→ WHAT THIS TASK INVOLVES
Print the excerpt on distributed key-value store design between "Design a distributed" and "without losing data).", inclusive.

→ SELECTED EXCERPT

◇ ◇ ◇

Design a distributed key-value store like DynamoDB or Redis

A distributed key-value store like Amazon DynamoDB or Redis Cluster provides single-digit-millisecond reads and writes at arbitrarily large scale by distributing data across a cluster of commodity nodes. The four fundamental design axes are data partitioning (which node owns a key), replication (how many copies and where), consistency (what guarantees reads provide after a write), and failure handling (how the cluster recovers from node loss without losing data).

Requirements and scale: functional requirements include get(key), put(key, value), delete(key), optional TTLs, and optionally atomic compare-and-swap (CAS). Non-functional: p99 read/write latency under 10 ms, linear horizontal scalability, 99.999% availability, durability across full data-center failures, and predictable performance under hot keys or skewed access patterns.

• Consistent hashing for partitioning — keys are hashed (e.g., with SHA-256 or MurmurHash3) onto a logical ring of 2^32 positions. Each node owns a contiguous arc of the ring. A key is assigned to the first node clockwise from its hash position. Adding or removing a node only transfers the keys on the adjacent arc — no rehashing of the entire dataset. Virtual nodes (vnodes) — where each physical node owns 100–200 small, non-contiguous arcs — smooth out load imbalance and make rebalancing more granular when nodes join or leave.

• Replication — each key is stored on N replicas (typically N=3), placed on the next N distinct physical nodes clockwise from the primary. This means any two nodes can fail simultaneously without data loss. Writes are sent to all N replicas; reads can be served from any replica. The quorum rule R + W > N governs consistency: with N=3, W=2, R=2, any read will overlap with at least one node that received the last write — providing strong consistency. Lowering to W=1, R=1 maximizes availability at the cost of potentially stale reads.

◇ ◇ ◇

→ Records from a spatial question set

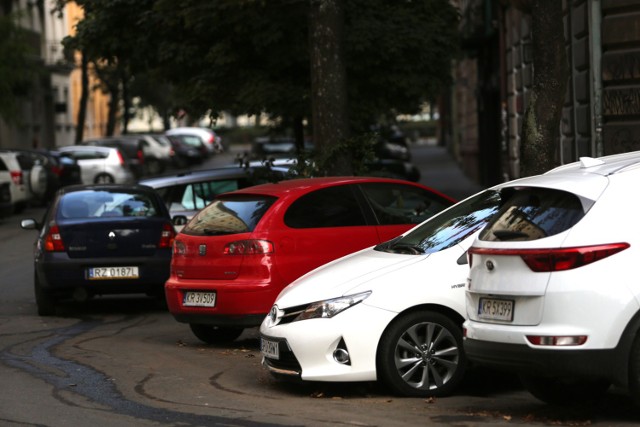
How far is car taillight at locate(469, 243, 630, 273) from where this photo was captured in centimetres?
732

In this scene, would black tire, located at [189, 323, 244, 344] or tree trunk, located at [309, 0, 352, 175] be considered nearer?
black tire, located at [189, 323, 244, 344]

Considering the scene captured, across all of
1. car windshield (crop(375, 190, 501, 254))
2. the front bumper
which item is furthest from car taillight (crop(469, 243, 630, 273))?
car windshield (crop(375, 190, 501, 254))

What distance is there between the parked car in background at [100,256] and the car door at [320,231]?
3.68 m

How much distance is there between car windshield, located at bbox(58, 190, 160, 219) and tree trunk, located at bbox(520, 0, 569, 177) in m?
4.56

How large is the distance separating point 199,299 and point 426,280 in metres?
3.16

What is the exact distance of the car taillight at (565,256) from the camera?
24.0 feet

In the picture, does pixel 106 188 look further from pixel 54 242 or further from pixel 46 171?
pixel 46 171

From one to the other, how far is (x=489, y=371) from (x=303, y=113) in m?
13.5

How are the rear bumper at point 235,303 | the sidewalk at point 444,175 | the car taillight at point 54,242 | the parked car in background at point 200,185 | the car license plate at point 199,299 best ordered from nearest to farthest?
1. the rear bumper at point 235,303
2. the car license plate at point 199,299
3. the car taillight at point 54,242
4. the parked car in background at point 200,185
5. the sidewalk at point 444,175

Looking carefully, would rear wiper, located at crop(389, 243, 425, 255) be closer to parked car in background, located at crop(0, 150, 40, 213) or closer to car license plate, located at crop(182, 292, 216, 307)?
car license plate, located at crop(182, 292, 216, 307)

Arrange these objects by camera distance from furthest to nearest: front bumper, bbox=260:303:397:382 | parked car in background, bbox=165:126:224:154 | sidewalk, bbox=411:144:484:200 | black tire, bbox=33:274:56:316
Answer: parked car in background, bbox=165:126:224:154
sidewalk, bbox=411:144:484:200
black tire, bbox=33:274:56:316
front bumper, bbox=260:303:397:382

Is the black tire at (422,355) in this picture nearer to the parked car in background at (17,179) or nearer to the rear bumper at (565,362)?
the rear bumper at (565,362)

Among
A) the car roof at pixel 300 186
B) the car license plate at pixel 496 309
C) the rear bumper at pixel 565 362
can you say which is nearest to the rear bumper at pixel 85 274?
the car roof at pixel 300 186

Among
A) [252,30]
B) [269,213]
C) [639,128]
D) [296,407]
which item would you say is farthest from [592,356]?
[252,30]
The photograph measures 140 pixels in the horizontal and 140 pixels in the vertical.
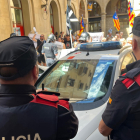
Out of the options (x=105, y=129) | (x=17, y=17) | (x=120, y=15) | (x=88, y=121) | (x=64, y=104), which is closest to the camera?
(x=64, y=104)

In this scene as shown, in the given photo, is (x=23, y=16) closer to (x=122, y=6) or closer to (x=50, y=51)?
(x=50, y=51)

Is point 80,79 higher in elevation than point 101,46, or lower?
lower

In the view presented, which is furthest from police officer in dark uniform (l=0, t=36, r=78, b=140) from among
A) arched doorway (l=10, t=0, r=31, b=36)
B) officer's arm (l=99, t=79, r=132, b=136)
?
arched doorway (l=10, t=0, r=31, b=36)

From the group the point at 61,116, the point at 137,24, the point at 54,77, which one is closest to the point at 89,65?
the point at 54,77

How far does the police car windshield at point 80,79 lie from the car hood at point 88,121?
0.25 metres

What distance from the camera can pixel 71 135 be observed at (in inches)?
41.6

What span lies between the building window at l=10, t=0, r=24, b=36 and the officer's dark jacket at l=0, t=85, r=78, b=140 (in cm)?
973

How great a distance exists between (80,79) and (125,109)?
5.38 feet

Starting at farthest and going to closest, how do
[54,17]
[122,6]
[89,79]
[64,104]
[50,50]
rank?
[122,6]
[54,17]
[50,50]
[89,79]
[64,104]

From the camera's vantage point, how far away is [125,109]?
3.76ft

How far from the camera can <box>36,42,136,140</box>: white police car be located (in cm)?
190

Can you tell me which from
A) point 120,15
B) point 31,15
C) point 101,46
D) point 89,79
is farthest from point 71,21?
point 120,15

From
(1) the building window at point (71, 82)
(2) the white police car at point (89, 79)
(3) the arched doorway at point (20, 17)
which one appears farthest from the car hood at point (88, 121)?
(3) the arched doorway at point (20, 17)

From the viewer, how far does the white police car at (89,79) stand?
190 centimetres
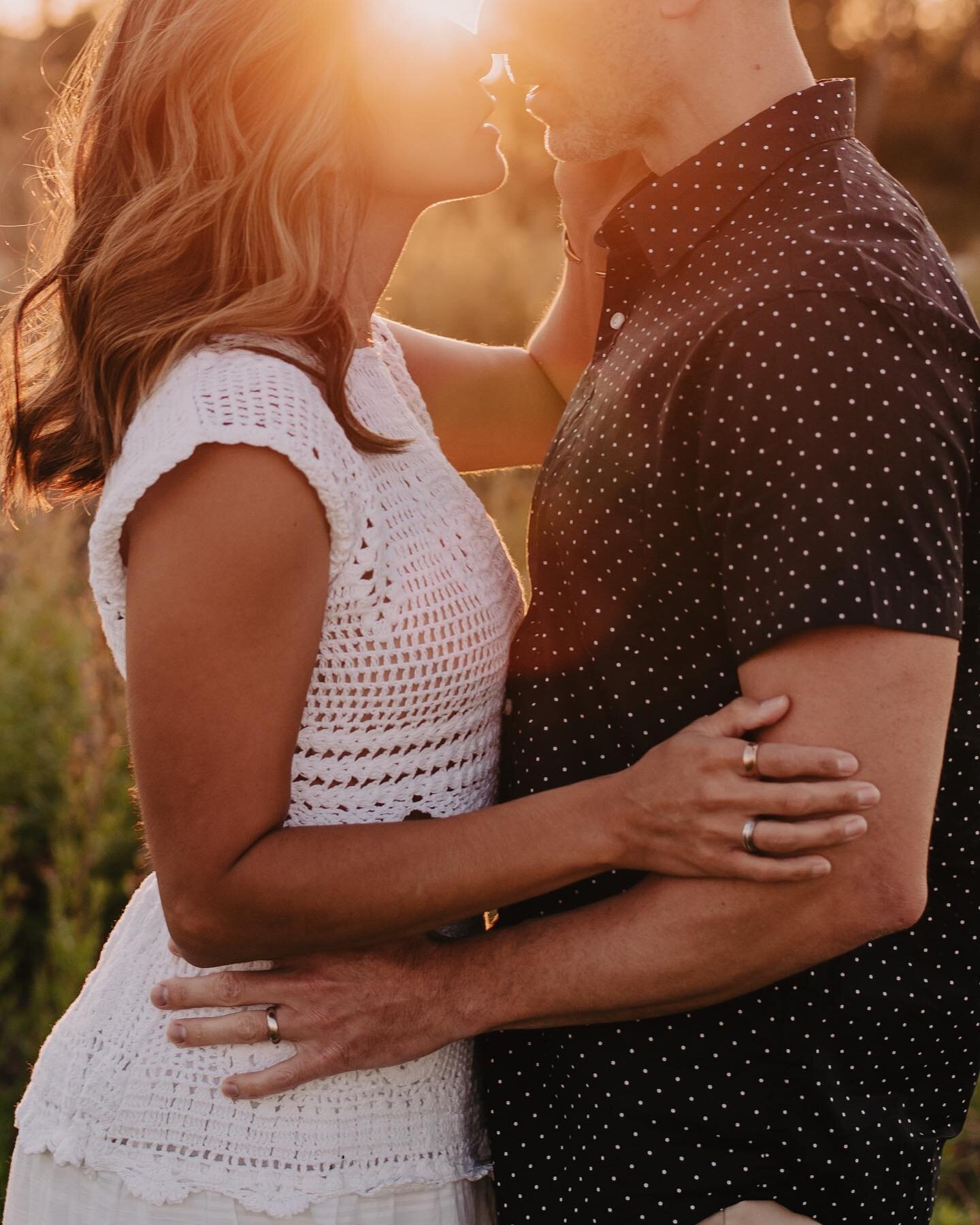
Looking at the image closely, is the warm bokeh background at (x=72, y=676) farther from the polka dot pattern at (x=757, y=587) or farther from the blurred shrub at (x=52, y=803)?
the polka dot pattern at (x=757, y=587)

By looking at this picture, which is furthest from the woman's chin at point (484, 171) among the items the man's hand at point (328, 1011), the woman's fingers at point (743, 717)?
the man's hand at point (328, 1011)

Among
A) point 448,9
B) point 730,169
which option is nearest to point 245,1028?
point 730,169

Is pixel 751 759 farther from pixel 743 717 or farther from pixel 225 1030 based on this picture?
pixel 225 1030

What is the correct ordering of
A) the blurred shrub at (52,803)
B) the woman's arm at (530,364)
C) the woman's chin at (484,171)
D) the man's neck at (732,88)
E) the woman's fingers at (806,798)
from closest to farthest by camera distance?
the woman's fingers at (806,798), the man's neck at (732,88), the woman's chin at (484,171), the woman's arm at (530,364), the blurred shrub at (52,803)

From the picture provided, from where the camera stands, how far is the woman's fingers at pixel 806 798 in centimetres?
143

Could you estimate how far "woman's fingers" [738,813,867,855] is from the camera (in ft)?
4.77

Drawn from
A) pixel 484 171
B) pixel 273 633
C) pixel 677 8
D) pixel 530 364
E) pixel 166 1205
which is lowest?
pixel 166 1205

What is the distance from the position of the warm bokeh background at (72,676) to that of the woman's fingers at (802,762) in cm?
169

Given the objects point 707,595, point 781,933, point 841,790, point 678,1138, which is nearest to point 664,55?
point 707,595

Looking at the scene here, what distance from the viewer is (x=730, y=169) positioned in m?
1.82

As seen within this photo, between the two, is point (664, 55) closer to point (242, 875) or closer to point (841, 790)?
point (841, 790)

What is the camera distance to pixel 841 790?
143 centimetres

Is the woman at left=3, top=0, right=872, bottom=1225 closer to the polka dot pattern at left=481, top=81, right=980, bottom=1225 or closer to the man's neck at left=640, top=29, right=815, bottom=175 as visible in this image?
the polka dot pattern at left=481, top=81, right=980, bottom=1225

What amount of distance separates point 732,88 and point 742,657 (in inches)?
37.3
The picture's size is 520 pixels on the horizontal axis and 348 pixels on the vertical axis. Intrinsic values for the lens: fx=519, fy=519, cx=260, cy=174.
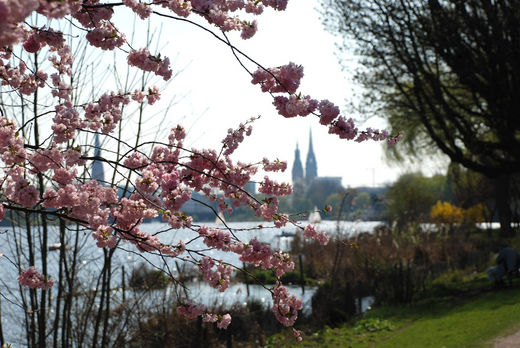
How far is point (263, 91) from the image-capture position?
147 inches

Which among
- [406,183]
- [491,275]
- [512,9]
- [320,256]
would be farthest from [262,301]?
[406,183]

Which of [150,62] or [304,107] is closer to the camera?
[304,107]

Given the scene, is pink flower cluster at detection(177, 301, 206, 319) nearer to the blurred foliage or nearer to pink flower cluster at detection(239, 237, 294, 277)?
pink flower cluster at detection(239, 237, 294, 277)

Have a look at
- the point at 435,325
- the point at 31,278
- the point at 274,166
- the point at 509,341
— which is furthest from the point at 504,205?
the point at 31,278

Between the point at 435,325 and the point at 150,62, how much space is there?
7649 mm

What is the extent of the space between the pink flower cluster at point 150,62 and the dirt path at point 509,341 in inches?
241

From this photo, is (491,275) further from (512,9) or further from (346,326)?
(512,9)

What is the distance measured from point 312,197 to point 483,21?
6019 cm

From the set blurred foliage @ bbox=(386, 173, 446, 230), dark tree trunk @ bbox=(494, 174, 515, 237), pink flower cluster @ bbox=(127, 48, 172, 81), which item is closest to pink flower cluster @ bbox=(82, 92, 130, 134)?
pink flower cluster @ bbox=(127, 48, 172, 81)

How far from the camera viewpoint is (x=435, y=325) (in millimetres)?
9117

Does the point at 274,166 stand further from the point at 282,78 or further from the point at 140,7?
the point at 140,7

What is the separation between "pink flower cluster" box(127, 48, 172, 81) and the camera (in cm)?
341

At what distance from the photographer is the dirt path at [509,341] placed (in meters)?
7.06

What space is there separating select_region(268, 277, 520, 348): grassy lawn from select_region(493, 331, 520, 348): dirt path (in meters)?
0.14
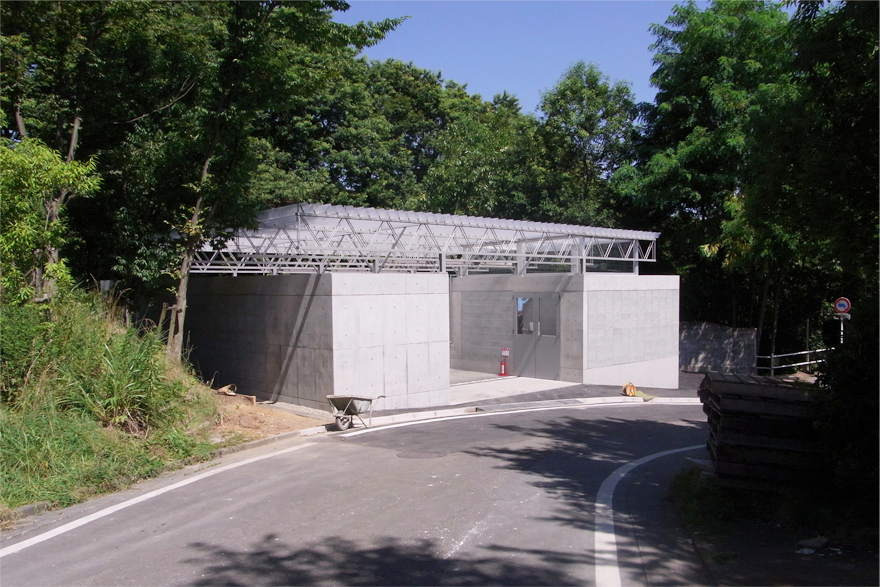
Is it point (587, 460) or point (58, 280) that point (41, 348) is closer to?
point (58, 280)

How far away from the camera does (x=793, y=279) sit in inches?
1122

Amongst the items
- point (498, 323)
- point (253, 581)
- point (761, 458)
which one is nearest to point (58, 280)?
point (253, 581)

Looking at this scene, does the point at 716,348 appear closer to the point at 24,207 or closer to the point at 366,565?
the point at 366,565

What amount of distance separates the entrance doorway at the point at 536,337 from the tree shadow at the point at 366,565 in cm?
1559

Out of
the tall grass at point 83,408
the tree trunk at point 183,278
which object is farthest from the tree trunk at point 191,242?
the tall grass at point 83,408

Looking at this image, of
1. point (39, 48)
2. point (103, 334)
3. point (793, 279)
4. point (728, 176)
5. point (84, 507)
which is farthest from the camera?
point (793, 279)

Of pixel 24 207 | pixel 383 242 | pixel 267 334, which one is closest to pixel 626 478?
pixel 24 207

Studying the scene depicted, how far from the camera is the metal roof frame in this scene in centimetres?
1678

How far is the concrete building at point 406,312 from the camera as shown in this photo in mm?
15031

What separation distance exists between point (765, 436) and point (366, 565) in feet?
14.3

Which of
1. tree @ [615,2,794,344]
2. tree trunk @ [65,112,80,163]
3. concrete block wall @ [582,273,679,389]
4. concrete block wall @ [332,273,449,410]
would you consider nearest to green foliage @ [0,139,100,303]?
tree trunk @ [65,112,80,163]

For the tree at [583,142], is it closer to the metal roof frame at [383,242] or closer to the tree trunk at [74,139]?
the metal roof frame at [383,242]

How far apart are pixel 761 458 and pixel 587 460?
3502 millimetres

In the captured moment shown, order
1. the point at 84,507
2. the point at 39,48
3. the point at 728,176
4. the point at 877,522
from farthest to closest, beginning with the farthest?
the point at 728,176
the point at 39,48
the point at 84,507
the point at 877,522
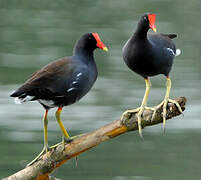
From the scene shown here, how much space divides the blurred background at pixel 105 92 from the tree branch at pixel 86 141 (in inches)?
121

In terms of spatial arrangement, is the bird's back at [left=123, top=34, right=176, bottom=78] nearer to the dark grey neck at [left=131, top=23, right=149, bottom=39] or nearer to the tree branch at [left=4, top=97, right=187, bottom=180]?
the dark grey neck at [left=131, top=23, right=149, bottom=39]

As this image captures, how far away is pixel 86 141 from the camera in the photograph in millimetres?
6500

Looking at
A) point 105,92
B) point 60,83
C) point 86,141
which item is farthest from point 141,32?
point 105,92

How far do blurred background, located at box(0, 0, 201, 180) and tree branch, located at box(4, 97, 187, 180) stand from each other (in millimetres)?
3078

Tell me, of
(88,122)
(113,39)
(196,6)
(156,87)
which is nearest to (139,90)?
(156,87)

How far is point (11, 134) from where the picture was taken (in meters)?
11.2

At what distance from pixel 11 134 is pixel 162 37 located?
15.0 feet

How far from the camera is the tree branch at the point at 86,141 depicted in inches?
247

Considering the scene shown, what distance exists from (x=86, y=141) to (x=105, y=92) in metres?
6.37

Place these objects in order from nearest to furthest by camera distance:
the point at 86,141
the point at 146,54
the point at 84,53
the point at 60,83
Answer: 1. the point at 86,141
2. the point at 60,83
3. the point at 146,54
4. the point at 84,53

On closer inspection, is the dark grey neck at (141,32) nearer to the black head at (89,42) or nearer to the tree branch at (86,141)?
the black head at (89,42)

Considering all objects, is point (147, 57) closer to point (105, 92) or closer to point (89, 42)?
point (89, 42)

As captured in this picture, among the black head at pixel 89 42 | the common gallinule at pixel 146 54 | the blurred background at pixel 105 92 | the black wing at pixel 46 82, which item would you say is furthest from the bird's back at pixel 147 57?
the blurred background at pixel 105 92

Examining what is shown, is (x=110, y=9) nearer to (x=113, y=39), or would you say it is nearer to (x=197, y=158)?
(x=113, y=39)
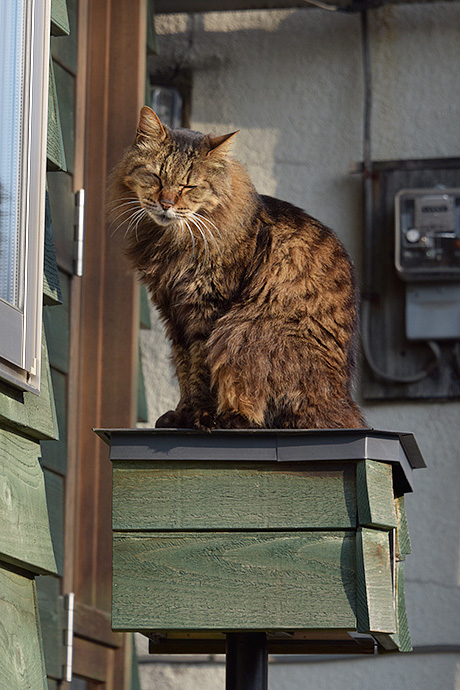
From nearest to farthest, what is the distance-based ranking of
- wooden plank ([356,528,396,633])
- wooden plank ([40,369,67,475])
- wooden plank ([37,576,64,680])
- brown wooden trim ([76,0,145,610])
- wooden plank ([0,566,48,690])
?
wooden plank ([0,566,48,690]) < wooden plank ([356,528,396,633]) < wooden plank ([37,576,64,680]) < wooden plank ([40,369,67,475]) < brown wooden trim ([76,0,145,610])

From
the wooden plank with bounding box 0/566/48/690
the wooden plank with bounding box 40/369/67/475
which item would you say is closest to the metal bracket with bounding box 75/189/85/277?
the wooden plank with bounding box 40/369/67/475

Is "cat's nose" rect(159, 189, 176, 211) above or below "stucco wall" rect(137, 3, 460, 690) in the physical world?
below

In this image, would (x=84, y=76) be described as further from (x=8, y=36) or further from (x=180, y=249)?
(x=8, y=36)

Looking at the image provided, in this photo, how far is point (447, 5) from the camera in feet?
13.4

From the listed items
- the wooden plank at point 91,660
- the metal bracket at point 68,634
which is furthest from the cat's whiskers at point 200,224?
the wooden plank at point 91,660

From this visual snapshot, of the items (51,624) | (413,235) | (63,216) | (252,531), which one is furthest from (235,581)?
(413,235)

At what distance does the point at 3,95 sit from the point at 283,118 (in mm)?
2563

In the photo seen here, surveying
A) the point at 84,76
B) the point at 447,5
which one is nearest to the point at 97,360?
the point at 84,76

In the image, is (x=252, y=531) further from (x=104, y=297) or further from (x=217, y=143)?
(x=104, y=297)

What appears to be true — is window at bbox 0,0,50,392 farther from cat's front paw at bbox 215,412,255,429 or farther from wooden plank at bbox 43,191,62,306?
cat's front paw at bbox 215,412,255,429

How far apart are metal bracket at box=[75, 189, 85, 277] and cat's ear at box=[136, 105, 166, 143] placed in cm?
82

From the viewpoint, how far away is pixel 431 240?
12.5ft

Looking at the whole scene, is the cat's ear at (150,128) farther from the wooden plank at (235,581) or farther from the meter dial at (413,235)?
the meter dial at (413,235)

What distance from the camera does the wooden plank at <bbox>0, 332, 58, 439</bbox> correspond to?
1.58 m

◇ ◇ ◇

→ SOLUTION FOR THIS EXERCISE
Design a distributed key-value store like DynamoDB or Redis

A distributed key-value store like Amazon DynamoDB or Redis Cluster provides single-digit-millisecond reads and writes at arbitrarily large scale by distributing data across a cluster of commodity nodes. The four fundamental design axes are data partitioning (which node owns a key), replication (how many copies and where), consistency (what guarantees reads provide after a write), and failure handling (how the cluster recovers from node loss without losing data).